» **Yapılacak iş**
NATO-Ukrayna-Rusya krizini ele alan metni, son cümlesinin ardından sürdürün.

Barış Ertem: TARİHİ SÜREÇ BAĞLAMINDA NATO-UKRAYNA-RUSYA KRİZİ VE TÜRKİYE

TARİHİ SÜREÇ BAĞLAMINDA NATO-UKRAYNA-RUSYA KRİZİ VE TÜRKİYE
Giriş Tarihi: 28.4.2022 17:20 Son Güncelleme: 29.4.2022 16:05
“Güvenlik garantisi” taleplerine olumlu cevap alamayan Rusya, 24 Şubat 2022’de Ukrayna’yı işgal harekâtı başlattı. Moskova için kırılma noktası 2008 yılı oldu. 2008’deki NATO zirvesinde Gürcistan ve Ukrayna’nın da NATO’ya katılmasının gündeme gelmesi, Rusya’nın güvenlik anlayışı açısından kabul edilemezdi

Kuzey Atlantik Paktı ya da NATO, 4 Nisan 1949'da ABD liderliğinde 12 Avrupa ülkesi tarafından askerî bir ittifak olarak kuruldu. Temel kurulma amacı "savaş ve barış zamanında üyelerine yönelik dışarıdan gelebilecek bir saldırıya karşı ortak hareket etmek ve olası bir saldırıyı engellemek" idi.

İttifakın algıladığı en büyük tehdit ise Sovyetler Birliği'ydi. II. Dünya Savaşı'nın ardından Berlin'in doğusuna, dolayısıyla Orta Avrupa'ya kadar yayılmış olan Sovyetler Birliği'nin Batı Avrupa'ya da yayılmak isteyeceği, o yıllarda Batı dünyasında ağırlık kazanmış bir kaygıydı.

Aslında Moskova ile ilgili bu kaygılar, henüz savaş devam ederken başlamış, Potsdam ve Yalta konferanslarında dünyanın geleceği ABD, İngiltere ve Sovyetler Birliği liderleri tarafından birçok kez değerlendirilmişti. Bu konferanslar ve daha sonra gerçekleşen benzer zirveler sonucu Moskova'nın Doğu Avrupa'dan çekilmeye niyeti olmadığını gören ABD, hem savaşta zayıf düşmüş Batı Avrupa'yı olası bir Sovyet saldırısından korumak hem de elde ettiği "süper güç" statüsünü pekiştirmek amacıyla bir dizi diplomatik adım attı. Öncelikle 1947'de Truman Doktrini ve Marshall Planı'nı devreye sokan Washington, Yunanistan ve Türkiye'nin de dâhil olduğu bir grup ülkeyi Sovyet yayılmacılığına karşı ekonomik ve askerî olarak desteklemeye başladı. Bir taraftan bu yeni dış politika doktrinini devreye sokan ABD, diğer taraftan da bunun yeterli olmaması ihtimaline karşı daha kapsamlı bir çalışma başlattı. Batı Avrupa ve Sovyetler Birliği'ne yakın ya da sınırı olan diğer birkaç ülkeyi kapsayacak büyük bir askerî ittifak kurmayı amaçlayan Washington yönetimi, 1948'de bu konuda hukukî altyapısını hazırladı.

» **Çıkarılan öğeler**

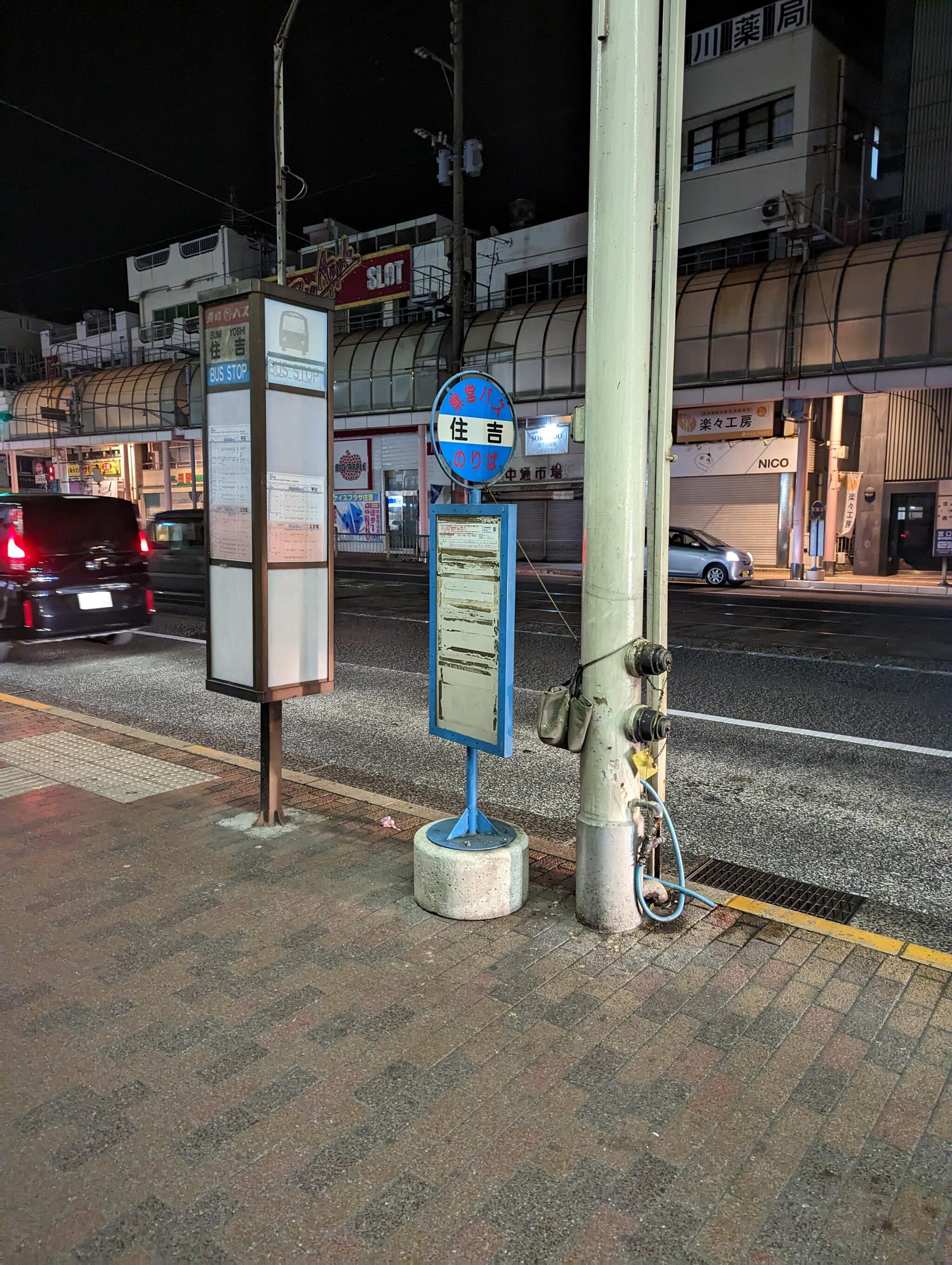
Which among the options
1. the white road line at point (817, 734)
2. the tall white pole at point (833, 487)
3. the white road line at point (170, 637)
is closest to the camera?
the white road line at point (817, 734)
--
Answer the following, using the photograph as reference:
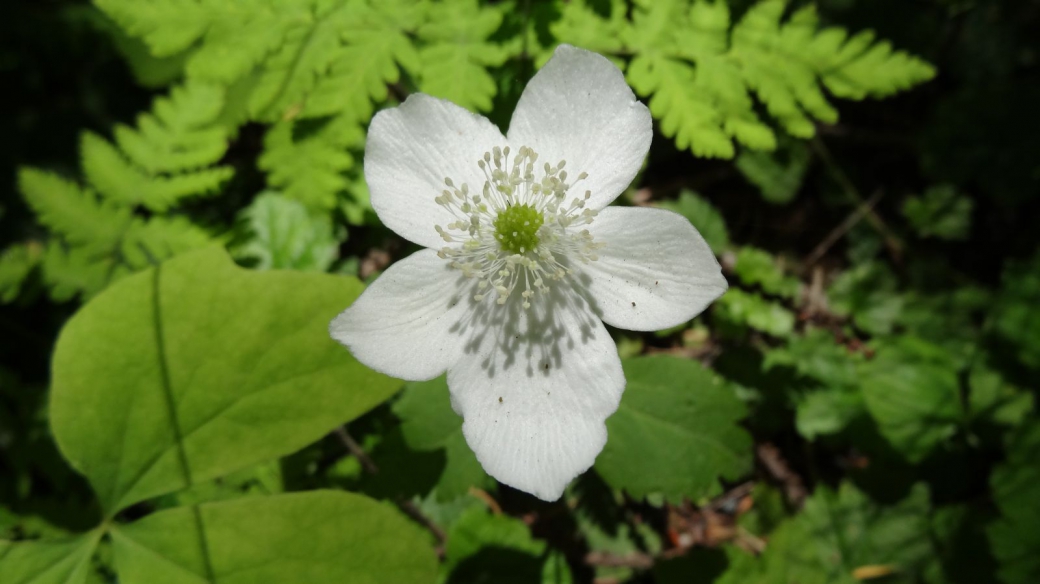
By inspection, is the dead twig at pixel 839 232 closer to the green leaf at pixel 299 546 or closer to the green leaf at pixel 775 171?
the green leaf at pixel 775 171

» **Sonuç aşağıda**
50 yıl sürecek Soğuk Savaş

O güne kadar uyguladığı dış politika gereği herhangi bir yabancı askerî ittifaka girmesini zorlaştıran kanunlarını değiştirmeye başlayan ABD, 1948'in Nisan ayında Senatör Arthur Vandenberg'ün Senato'ya sunduğu teklifi aynı yılın Haziran ayında kabul etti. "Vandenberg Kararı" olarak bilinen düzenleme, ABD Başkanı'na uluslararası askerî ittifaklara ya da bölgesel antlaşmalara katılma yetkisi veriyordu.

Vandenberg Kararı'nın amacı, ABD'nin mevcut herhangi bir askerî ittifaka katılması değil, doğrudan bir askerî ittifak kurarak liderlik etmesiydi. Bu açıdan, NATO'nun ve belki 50 yıl kadar sürecek Soğuk Savaş'ın ilk somut adımı, bu kararın ABD Senatosu'ndan geçmesiyle atılmış oldu.

ABD'de bu gelişmeler yaşanırken, Avrupa devletleri arasında da olası Sovyet yayılmasını engelleyebilmek için işbirliği ve ittifak arayışları devam ediyordu. İngiltere ve Fransa arasında 4 Mart 1947'de imzalanan Dunkirk Antlaşması'na ABD ve Sovyetler Birliği de davet edilmiş, ancak ABD henüz hazır olmadığından, Sovyetler Birliği de Çekoslovakya'ya doğru genişleme hazırlığında olduğundan anlaşma sağlanamamış ve Avrupa'nın güvenlik kaygıları daha da artmıştı. Aynı dönemde, Almanya'da da bölünme süreci başlamıştı.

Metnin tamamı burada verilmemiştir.